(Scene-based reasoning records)
..............................
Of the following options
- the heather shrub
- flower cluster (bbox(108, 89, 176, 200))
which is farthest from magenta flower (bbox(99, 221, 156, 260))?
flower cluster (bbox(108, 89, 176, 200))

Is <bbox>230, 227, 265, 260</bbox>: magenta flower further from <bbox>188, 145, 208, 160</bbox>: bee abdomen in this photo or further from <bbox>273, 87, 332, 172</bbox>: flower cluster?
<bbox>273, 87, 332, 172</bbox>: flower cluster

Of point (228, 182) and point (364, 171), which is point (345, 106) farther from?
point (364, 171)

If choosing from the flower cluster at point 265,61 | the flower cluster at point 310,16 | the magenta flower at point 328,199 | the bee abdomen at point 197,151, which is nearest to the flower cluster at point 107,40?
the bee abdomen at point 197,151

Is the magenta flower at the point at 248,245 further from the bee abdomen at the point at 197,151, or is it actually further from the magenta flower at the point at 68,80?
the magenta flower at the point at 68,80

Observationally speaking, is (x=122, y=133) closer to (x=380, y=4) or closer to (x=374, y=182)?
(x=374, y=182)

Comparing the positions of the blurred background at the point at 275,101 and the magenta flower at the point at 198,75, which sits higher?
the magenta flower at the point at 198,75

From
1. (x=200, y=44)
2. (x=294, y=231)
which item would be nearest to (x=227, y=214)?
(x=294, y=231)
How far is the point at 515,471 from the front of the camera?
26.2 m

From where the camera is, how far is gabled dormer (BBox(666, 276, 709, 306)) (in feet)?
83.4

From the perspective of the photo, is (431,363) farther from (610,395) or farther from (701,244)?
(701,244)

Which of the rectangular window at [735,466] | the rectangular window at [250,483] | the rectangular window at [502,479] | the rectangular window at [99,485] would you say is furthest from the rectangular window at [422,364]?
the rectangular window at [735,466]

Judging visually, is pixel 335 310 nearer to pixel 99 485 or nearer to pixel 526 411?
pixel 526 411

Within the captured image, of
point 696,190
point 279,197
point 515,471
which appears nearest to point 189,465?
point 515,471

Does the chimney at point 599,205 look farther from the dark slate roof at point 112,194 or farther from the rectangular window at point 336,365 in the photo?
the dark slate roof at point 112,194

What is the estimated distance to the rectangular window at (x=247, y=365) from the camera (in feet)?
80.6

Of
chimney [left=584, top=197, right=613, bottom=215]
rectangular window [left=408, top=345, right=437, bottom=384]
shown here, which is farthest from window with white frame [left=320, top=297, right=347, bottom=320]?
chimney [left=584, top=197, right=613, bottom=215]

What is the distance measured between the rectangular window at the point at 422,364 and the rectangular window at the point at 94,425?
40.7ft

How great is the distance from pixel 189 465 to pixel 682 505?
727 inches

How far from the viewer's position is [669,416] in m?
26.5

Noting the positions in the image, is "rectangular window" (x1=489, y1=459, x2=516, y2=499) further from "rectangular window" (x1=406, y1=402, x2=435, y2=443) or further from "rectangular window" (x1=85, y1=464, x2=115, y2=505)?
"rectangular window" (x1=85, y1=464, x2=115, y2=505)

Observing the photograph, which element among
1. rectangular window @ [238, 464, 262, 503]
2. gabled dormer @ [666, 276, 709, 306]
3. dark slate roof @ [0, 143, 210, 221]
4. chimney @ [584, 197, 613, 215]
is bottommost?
..............................
Task requirements: Would you restate each of the entries word for word?

Output:
Of the following options
- the heather shrub
- flower cluster (bbox(108, 89, 176, 200))
which is farthest from magenta flower (bbox(99, 221, 156, 260))?
flower cluster (bbox(108, 89, 176, 200))

Is <bbox>230, 227, 265, 260</bbox>: magenta flower further from <bbox>188, 145, 208, 160</bbox>: bee abdomen in this photo or further from <bbox>273, 87, 332, 172</bbox>: flower cluster?
<bbox>273, 87, 332, 172</bbox>: flower cluster

Of point (228, 182) and point (364, 171), which is point (345, 106) farther from?
point (364, 171)

If choosing from the flower cluster at point 265,61 | the flower cluster at point 310,16 | the magenta flower at point 328,199 | the bee abdomen at point 197,151, which is nearest to the flower cluster at point 107,40?
the bee abdomen at point 197,151

Is the magenta flower at the point at 248,245 further from the bee abdomen at the point at 197,151, or is it actually further from the magenta flower at the point at 68,80?
the magenta flower at the point at 68,80

Observationally speaking, is (x=122, y=133) closer to (x=380, y=4) or closer to (x=374, y=182)?
(x=374, y=182)

Comparing the positions of the blurred background at the point at 275,101 and the magenta flower at the point at 198,75, which sits higher?
the magenta flower at the point at 198,75

From
1. (x=200, y=44)
2. (x=294, y=231)
which item would be nearest to (x=227, y=214)?
(x=294, y=231)
How far is the point at 515,471 from the front of the camera?
26.2 m

From where the camera is, how far is gabled dormer (BBox(666, 276, 709, 306)) (in feet)?
83.4

From the perspective of the photo, is (431,363) farther from (610,395) or farther from (701,244)?
(701,244)

Which of the rectangular window at [735,466] | the rectangular window at [250,483] | the rectangular window at [502,479] | the rectangular window at [99,485] would you say is furthest from the rectangular window at [422,364]?
the rectangular window at [735,466]

Judging visually, is pixel 335 310 nearer to pixel 99 485 or nearer to pixel 526 411?
pixel 526 411

Within the captured image, of
point 696,190
point 279,197
point 515,471
which appears nearest to point 189,465?
point 515,471

Does the chimney at point 599,205 look farther from the dark slate roof at point 112,194 or farther from the rectangular window at point 336,365 in the photo?
the dark slate roof at point 112,194

What is the estimated distance to the rectangular window at (x=247, y=365) from the camera (in feet)?
80.6

Of
chimney [left=584, top=197, right=613, bottom=215]
rectangular window [left=408, top=345, right=437, bottom=384]
shown here, which is farthest from window with white frame [left=320, top=297, right=347, bottom=320]?
chimney [left=584, top=197, right=613, bottom=215]

What is the distance measured between the rectangular window at the point at 422,364 and the rectangular window at the point at 94,425?
40.7ft

How great is the distance from pixel 189 465 to pixel 682 505?
727 inches

How far from the viewer's position is [669,416] in m?
26.5

Noting the positions in the image, is "rectangular window" (x1=489, y1=459, x2=516, y2=499) further from "rectangular window" (x1=406, y1=402, x2=435, y2=443) or further from "rectangular window" (x1=85, y1=464, x2=115, y2=505)?
"rectangular window" (x1=85, y1=464, x2=115, y2=505)

Observing the photograph, which element among
1. rectangular window @ [238, 464, 262, 503]
2. gabled dormer @ [666, 276, 709, 306]
3. dark slate roof @ [0, 143, 210, 221]
4. chimney @ [584, 197, 613, 215]
is bottommost?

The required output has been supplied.